To do
Please set out the records below as a Markdown table with the columns n and Line, one numbered row for each line and no rows for blank lines.

Provided records
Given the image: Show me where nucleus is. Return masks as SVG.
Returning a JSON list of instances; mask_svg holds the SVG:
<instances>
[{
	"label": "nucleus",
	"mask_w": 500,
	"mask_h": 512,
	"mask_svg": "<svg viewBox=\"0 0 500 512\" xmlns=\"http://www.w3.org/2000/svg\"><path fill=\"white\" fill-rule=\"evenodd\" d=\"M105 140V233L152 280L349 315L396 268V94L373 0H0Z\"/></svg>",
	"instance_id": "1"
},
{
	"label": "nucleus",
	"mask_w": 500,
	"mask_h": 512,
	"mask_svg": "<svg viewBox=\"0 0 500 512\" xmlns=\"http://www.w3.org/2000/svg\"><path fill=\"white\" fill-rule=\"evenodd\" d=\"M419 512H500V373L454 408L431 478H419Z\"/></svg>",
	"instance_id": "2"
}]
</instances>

Complete output
| n | Line |
|---|---|
| 1 | Given the image: Show me where nucleus is. Return masks as SVG. |
| 2 | Returning a JSON list of instances; mask_svg holds the SVG: |
| 3 | <instances> |
| 4 | [{ |
| 5 | 	"label": "nucleus", |
| 6 | 	"mask_w": 500, |
| 7 | 	"mask_h": 512, |
| 8 | 	"mask_svg": "<svg viewBox=\"0 0 500 512\" xmlns=\"http://www.w3.org/2000/svg\"><path fill=\"white\" fill-rule=\"evenodd\" d=\"M105 140V233L152 280L349 315L396 268V94L373 0H0Z\"/></svg>", |
| 9 | 	"instance_id": "1" |
| 10 | }, |
| 11 | { |
| 12 | 	"label": "nucleus", |
| 13 | 	"mask_w": 500, |
| 14 | 	"mask_h": 512, |
| 15 | 	"mask_svg": "<svg viewBox=\"0 0 500 512\" xmlns=\"http://www.w3.org/2000/svg\"><path fill=\"white\" fill-rule=\"evenodd\" d=\"M419 512H500V373L454 408L431 478H419Z\"/></svg>", |
| 16 | 	"instance_id": "2" |
| 17 | }] |
| 18 | </instances> |